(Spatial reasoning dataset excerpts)
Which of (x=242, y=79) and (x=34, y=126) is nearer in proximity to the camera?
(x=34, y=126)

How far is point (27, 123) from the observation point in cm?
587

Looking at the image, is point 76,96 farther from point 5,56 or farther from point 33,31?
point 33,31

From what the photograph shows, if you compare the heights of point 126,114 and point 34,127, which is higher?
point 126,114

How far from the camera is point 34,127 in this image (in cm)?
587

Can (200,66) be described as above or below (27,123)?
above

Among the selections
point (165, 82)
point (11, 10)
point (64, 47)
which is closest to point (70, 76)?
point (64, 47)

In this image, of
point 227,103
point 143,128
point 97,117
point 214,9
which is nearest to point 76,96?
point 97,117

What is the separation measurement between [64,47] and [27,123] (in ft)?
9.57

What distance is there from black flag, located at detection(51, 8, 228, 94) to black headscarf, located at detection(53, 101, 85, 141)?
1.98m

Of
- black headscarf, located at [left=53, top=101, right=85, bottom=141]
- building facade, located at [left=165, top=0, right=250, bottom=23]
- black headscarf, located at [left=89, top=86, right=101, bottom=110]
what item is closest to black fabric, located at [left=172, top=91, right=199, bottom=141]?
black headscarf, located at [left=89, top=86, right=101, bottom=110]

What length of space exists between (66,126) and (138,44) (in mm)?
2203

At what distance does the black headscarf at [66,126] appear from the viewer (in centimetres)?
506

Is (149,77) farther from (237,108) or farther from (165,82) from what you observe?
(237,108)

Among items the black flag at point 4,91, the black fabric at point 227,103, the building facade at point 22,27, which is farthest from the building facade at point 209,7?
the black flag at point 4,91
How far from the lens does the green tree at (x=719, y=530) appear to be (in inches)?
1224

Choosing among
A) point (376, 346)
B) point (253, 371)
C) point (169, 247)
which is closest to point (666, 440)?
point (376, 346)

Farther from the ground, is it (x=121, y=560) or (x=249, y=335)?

• **Exercise requirements**
Copy all of the entries above word for word.

• **The result**
Which of (x=242, y=79) and (x=34, y=126) is nearer in proximity to the camera?
(x=34, y=126)

How far is point (27, 123) from the observation point in cm?
587

Looking at the image, is point 76,96 farther from point 5,56 or farther from point 33,31?
point 33,31

From what the photograph shows, if you compare the heights of point 126,114 and point 34,127, which is higher?
point 126,114

How far from the camera is point 34,127 in this image (in cm)?
587

Can (200,66) be described as above or below (27,123)?
above

Among the selections
point (165, 82)
point (11, 10)
point (64, 47)
which is closest to point (70, 76)?
point (64, 47)

In this image, of
point 227,103
point 143,128
point 97,117
point 214,9
which is nearest to point 76,96?
point 97,117

What is the separation measurement between [64,47] and [27,123] (in ft)?
9.57

What distance is there from black flag, located at detection(51, 8, 228, 94) to black headscarf, located at detection(53, 101, 85, 141)?
1.98m

Of
- black headscarf, located at [left=53, top=101, right=85, bottom=141]
- building facade, located at [left=165, top=0, right=250, bottom=23]
- black headscarf, located at [left=89, top=86, right=101, bottom=110]
what item is closest to black fabric, located at [left=172, top=91, right=199, bottom=141]?
black headscarf, located at [left=89, top=86, right=101, bottom=110]

What length of space exists between (66,126) and (138,44) (in mm)?
2203

At what distance does the black headscarf at [66,126] appear from the viewer (in centimetres)?
506

Is (149,77) farther from (237,108) or farther from (165,82) from what you observe?
(237,108)

Among items the black flag at point 4,91, the black fabric at point 227,103, the building facade at point 22,27, which is farthest from the building facade at point 209,7?
the black flag at point 4,91
How far from the lens does the green tree at (x=719, y=530) appear to be (in inches)?
1224

Choosing among
A) point (376, 346)
B) point (253, 371)
C) point (169, 247)
which is closest to point (666, 440)?
point (376, 346)

Farther from the ground, is it (x=121, y=560) or (x=249, y=335)?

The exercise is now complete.